== ИСХОДНЫЕ ДАННЫЕ ==
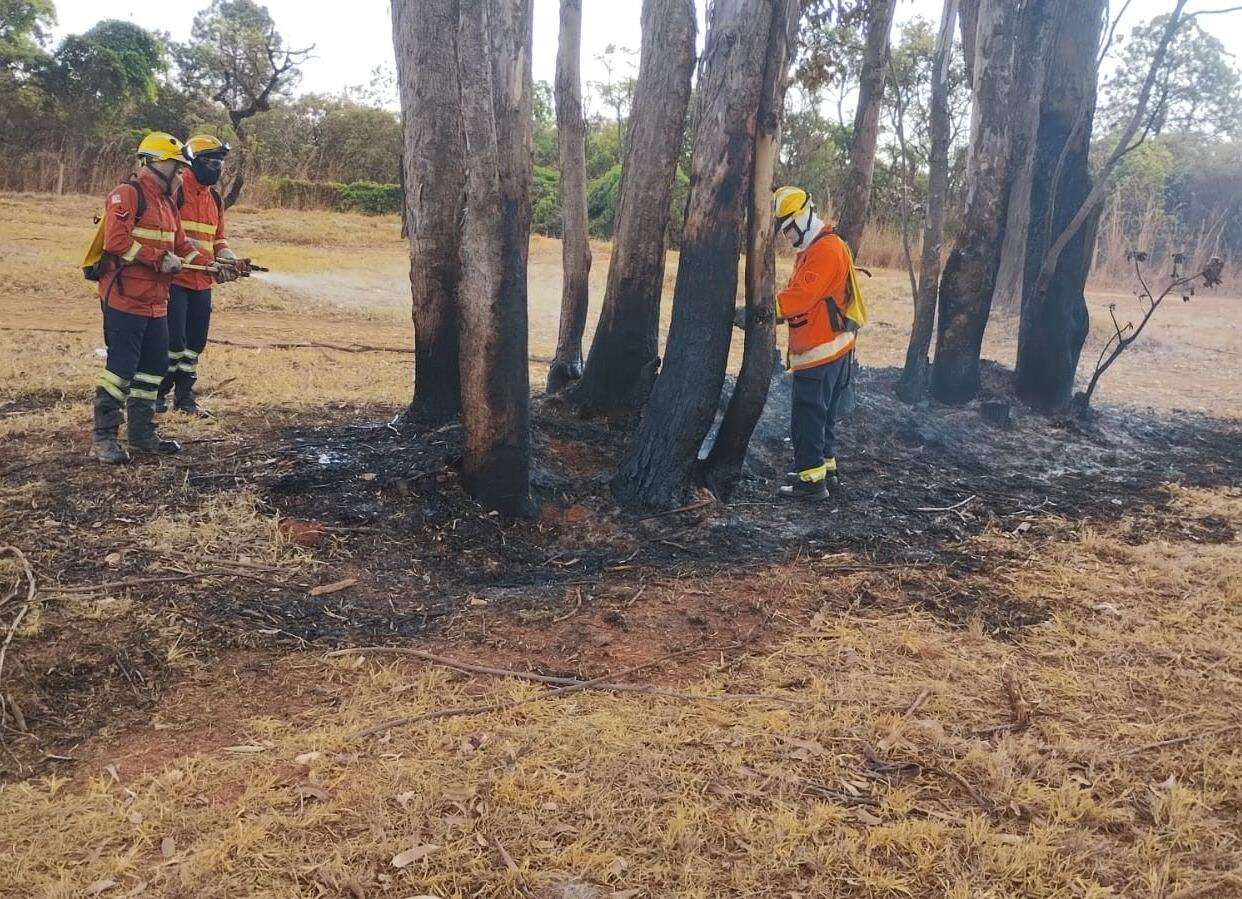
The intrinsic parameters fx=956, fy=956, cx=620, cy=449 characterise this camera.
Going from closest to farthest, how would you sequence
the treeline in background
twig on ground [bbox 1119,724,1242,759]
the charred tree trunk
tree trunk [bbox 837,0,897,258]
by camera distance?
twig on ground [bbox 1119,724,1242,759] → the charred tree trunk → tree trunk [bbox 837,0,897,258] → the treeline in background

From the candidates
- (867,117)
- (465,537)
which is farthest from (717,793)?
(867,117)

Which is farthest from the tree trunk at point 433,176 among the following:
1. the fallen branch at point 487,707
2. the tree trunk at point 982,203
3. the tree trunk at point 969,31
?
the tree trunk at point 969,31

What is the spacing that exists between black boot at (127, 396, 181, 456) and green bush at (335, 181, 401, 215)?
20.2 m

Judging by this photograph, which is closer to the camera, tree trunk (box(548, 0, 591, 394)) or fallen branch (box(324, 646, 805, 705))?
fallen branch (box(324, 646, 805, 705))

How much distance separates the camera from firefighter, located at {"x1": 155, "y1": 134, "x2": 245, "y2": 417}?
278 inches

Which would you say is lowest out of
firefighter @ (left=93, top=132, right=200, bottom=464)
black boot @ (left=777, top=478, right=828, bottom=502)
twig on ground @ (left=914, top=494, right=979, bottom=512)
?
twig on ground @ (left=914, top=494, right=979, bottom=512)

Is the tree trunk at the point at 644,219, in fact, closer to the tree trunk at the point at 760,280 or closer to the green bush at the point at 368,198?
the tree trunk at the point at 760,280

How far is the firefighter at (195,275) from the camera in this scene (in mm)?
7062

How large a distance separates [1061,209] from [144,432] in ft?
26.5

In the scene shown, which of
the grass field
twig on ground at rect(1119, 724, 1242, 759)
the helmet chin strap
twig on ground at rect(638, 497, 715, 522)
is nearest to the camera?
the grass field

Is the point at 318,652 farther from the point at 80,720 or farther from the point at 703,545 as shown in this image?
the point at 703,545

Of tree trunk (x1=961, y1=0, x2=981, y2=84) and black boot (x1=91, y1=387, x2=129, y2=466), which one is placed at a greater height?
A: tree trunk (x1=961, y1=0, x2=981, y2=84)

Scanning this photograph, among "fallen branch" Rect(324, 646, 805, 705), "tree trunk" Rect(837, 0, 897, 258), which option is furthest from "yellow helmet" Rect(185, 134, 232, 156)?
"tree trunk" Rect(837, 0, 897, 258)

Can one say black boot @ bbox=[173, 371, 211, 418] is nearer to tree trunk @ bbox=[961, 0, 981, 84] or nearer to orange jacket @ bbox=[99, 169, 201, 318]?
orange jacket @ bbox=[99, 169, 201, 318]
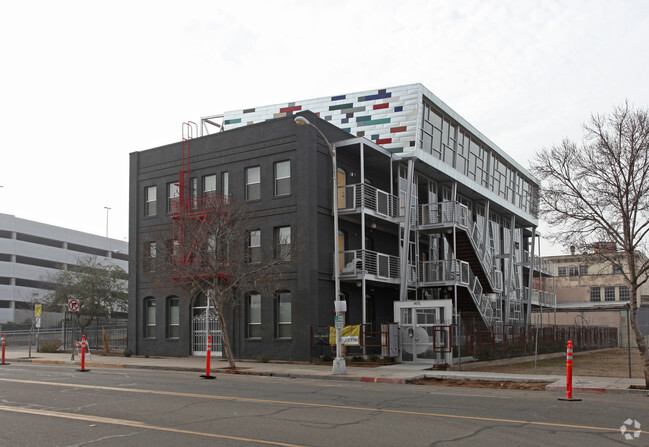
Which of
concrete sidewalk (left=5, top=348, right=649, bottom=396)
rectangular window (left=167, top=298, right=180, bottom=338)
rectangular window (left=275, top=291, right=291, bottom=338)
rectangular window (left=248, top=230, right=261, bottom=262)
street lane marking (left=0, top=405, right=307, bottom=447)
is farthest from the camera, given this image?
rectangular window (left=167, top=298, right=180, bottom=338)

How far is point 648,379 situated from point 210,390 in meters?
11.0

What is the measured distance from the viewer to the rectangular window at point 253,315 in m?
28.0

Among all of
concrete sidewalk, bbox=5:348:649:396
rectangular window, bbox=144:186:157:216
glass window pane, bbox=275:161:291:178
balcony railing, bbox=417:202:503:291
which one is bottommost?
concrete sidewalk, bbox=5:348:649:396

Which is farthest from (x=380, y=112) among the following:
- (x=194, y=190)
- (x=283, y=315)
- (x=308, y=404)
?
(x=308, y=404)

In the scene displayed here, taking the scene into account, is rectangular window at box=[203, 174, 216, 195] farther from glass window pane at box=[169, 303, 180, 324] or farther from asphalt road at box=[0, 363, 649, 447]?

== ЗАДАНИЕ ==
Замените во всех записях «the helmet chin strap» на «the helmet visor», оставив прочее без изменений, и приведите полученный текст без изображений.

== РЕШЕНИЕ ЗАДАНИЯ ==
The intrinsic parameters fx=956, fy=956, cx=620, cy=449 characterise this camera.
Going from closest to farthest, how would you sequence
the treeline in background
twig on ground [bbox 1119,724,1242,759]
the charred tree trunk
tree trunk [bbox 837,0,897,258]
by camera distance?
twig on ground [bbox 1119,724,1242,759] → the charred tree trunk → tree trunk [bbox 837,0,897,258] → the treeline in background

From the candidates
- (867,117)
- (465,537)
which is farthest from (717,793)?
(867,117)

Which is farthest from the tree trunk at point 433,176 among the following:
1. the fallen branch at point 487,707
2. the tree trunk at point 982,203
3. the tree trunk at point 969,31
?
the tree trunk at point 969,31

What is the spacing that exists between black boot at (127, 396, 181, 456) and green bush at (335, 181, 401, 215)?
20.2 m

Judging by this photograph, which is closer to the camera, tree trunk (box(548, 0, 591, 394)) or fallen branch (box(324, 646, 805, 705))?
fallen branch (box(324, 646, 805, 705))

How much distance separates the camera from firefighter, located at {"x1": 155, "y1": 134, "x2": 245, "y2": 417}?
278 inches

Which would you say is lowest out of
firefighter @ (left=93, top=132, right=200, bottom=464)
black boot @ (left=777, top=478, right=828, bottom=502)
twig on ground @ (left=914, top=494, right=979, bottom=512)
?
twig on ground @ (left=914, top=494, right=979, bottom=512)

Is the tree trunk at the point at 644,219, in fact, closer to the tree trunk at the point at 760,280 or closer to the green bush at the point at 368,198?
the tree trunk at the point at 760,280

How far is the firefighter at (195,275) from the camera in this scene (in mm)?
7062

How large a distance separates [1061,209] from [144,432] in ft?
26.5

In the scene shown, which of
the grass field
twig on ground at rect(1119, 724, 1242, 759)
the helmet visor
twig on ground at rect(638, 497, 715, 522)
is nearest to the camera?
the grass field

Is the point at 318,652 farther from the point at 80,720 or farther from the point at 703,545 as shown in this image?
the point at 703,545

Of tree trunk (x1=961, y1=0, x2=981, y2=84) and black boot (x1=91, y1=387, x2=129, y2=466), which one is placed at a greater height?
A: tree trunk (x1=961, y1=0, x2=981, y2=84)

Scanning this photograph, among "fallen branch" Rect(324, 646, 805, 705), "tree trunk" Rect(837, 0, 897, 258), which option is furthest from "yellow helmet" Rect(185, 134, 232, 156)?
"tree trunk" Rect(837, 0, 897, 258)

Can one say black boot @ bbox=[173, 371, 211, 418] is nearer to tree trunk @ bbox=[961, 0, 981, 84] or nearer to orange jacket @ bbox=[99, 169, 201, 318]?
orange jacket @ bbox=[99, 169, 201, 318]
Which of
concrete sidewalk (left=5, top=348, right=649, bottom=396)
rectangular window (left=167, top=298, right=180, bottom=338)
rectangular window (left=275, top=291, right=291, bottom=338)
rectangular window (left=248, top=230, right=261, bottom=262)
street lane marking (left=0, top=405, right=307, bottom=447)
is farthest from the camera, given this image?
rectangular window (left=167, top=298, right=180, bottom=338)

How far is point 648,379 situated from point 210,390 in meters?
11.0

What is the measured distance from the viewer to the rectangular window at point 253,315 in m?
28.0

Among all of
concrete sidewalk, bbox=5:348:649:396
rectangular window, bbox=144:186:157:216
glass window pane, bbox=275:161:291:178
balcony railing, bbox=417:202:503:291
which one is bottommost?
concrete sidewalk, bbox=5:348:649:396

Which is farthest from (x=380, y=112) among the following:
- (x=194, y=190)
- (x=283, y=315)
- (x=308, y=404)
?
(x=308, y=404)

In the scene displayed here, taking the scene into account, is rectangular window at box=[203, 174, 216, 195] farther from glass window pane at box=[169, 303, 180, 324] or farther from asphalt road at box=[0, 363, 649, 447]?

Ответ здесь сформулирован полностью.